The revolution in digitizing medical data, along with high throughput biology, has resulted in unprecedented numbers of potential prognostic variables for health outcomes. Recent research suggests that clinical data can be used for continually updated accurate prognostics to optimize medical interventions. We address gaps in methodology available for estimating causal impacts in acute trauma settings using machine learning, and tailor this methodological research to the goals of using complex clinical data to analyze potential outcomes in acute trauma patients.

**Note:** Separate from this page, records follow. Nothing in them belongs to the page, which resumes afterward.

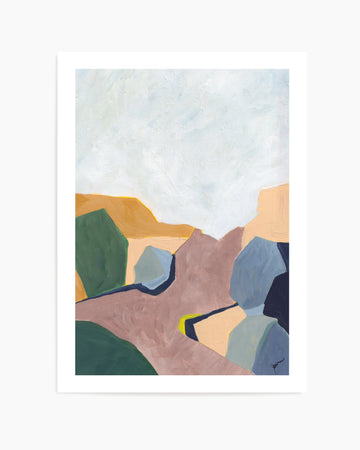 Hillside Geometry 4 by Jan Weiss | Art Print
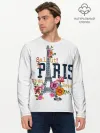 Мужской лонгслив базовый / Париж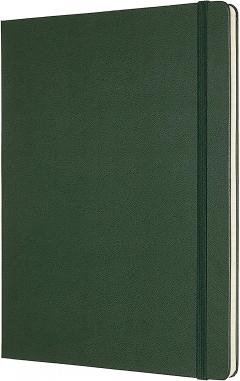 Carnet - Moleskine Classic - X-Large, Hard Cover, Squared - Myrtle Green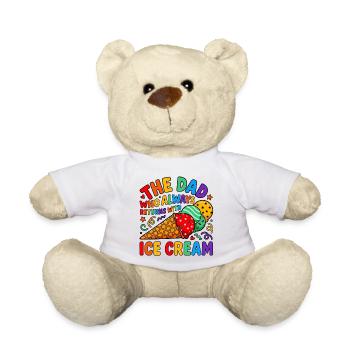 Vater kommt immer mit Eiscreme - Teddy - Weiß - Vorne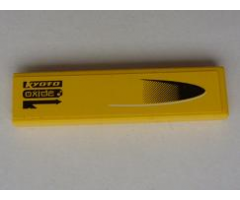 Tile 1 x 4 with 'Kyoto Oxide' and Intake Pattern Model Left Side (Sticker) - Set 8666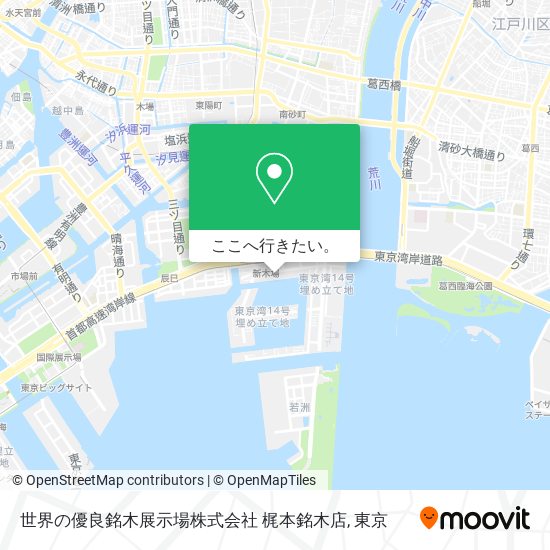 世界の優良銘木展示場株式会社 梶本銘木店地図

Our primary aims were the following: 1. Develop diagnostic (prediction) scores via SuperLearner for each of the trauma studies. Estimate the relative prediction accuracy of competing algorithms via cross-validation tools, such as cross-validated area under the curve. 2. Develop and evaluate variable importance estimators, which can potentially quantify the differentiable impact of treatments within covariate groups. 3. Develop and evaluate algorithms and software for deriving optimal patient rules using machine learning methods. We had several supplemental aims: 1. Create new R packages for analysis functions developed for the above-listed aims. 2. Develop data-adaptive parameter statistical framework, providing estimators and methods for deriving inference for a very general category of estimators that rely on data-derived parameters. 3. Develop a data-adaptive parameter for variable importance measures. 4. Derive method for estimating the variance in treatment effects across covariate groups.
Our statistical methodology is based on 3 developments: (1) SuperLearning for optimizing prediction, (2) causal structural models to define targeted parameters, and (3) targeted maximum likelihood estimation (TMLE). Research in statistical methodology might be ordered as the following process: parameter (question) Þ theory Þ estimator Þ evaluation in finite samples (simulations) Þ software Þ applied in empirical analyses. For some of our approaches, we started at the end (empirical analysis of existing data) and for others we had to start with a new theoretical framework (eg, data-adaptive parameter estimation). We used the Targeted Learning framework in the methods development and performed limited simulations to examine where the finite sample performance departs from the asymptotic behavior of the estimators. We also employed the estimators on several data sets (Activation of Coagulation and Inflammation in Trauma program, n = 467; Prospective Observational Multicenter Major Trauma Transfusion study, n = 977; Pragmatic, Randomized Optimal Platelet and Plasma Ratios trial, n = 660) as another check for their performance and modifications necessary to handle messy data.
Software for each of the goals has been created with corresponding open source R packages available for download. We developed general and parallelizable software for cross-validation (origami) procedures, implementation of data-adaptive development of treatment rules with relevant intervention parameters (opttx), and data-adaptive variable importance measures (varImpact). In addition to using the data analyses to demonstrate the practical performance of these new methods, we also used them to demonstrate the potential for existing, but not widely used, tools for prediction (SuperLearning) and variable importance (TMLE). Finally, we developed and estimated a new parameter related to treatment impact heterogeneity, creating a statistic summarizing the potential for improved health with more precisely tuned treatment regimens.
The results show great promise for incorporating health record data into individualized trauma patient care as well as well as into more generalized trauma care settings.
Given that the data collection in the studies used for this research was somewhat incomplete, these algorithms will require modifications in the future to handle densely sampled time-structured data (eg, streaming vital sign data).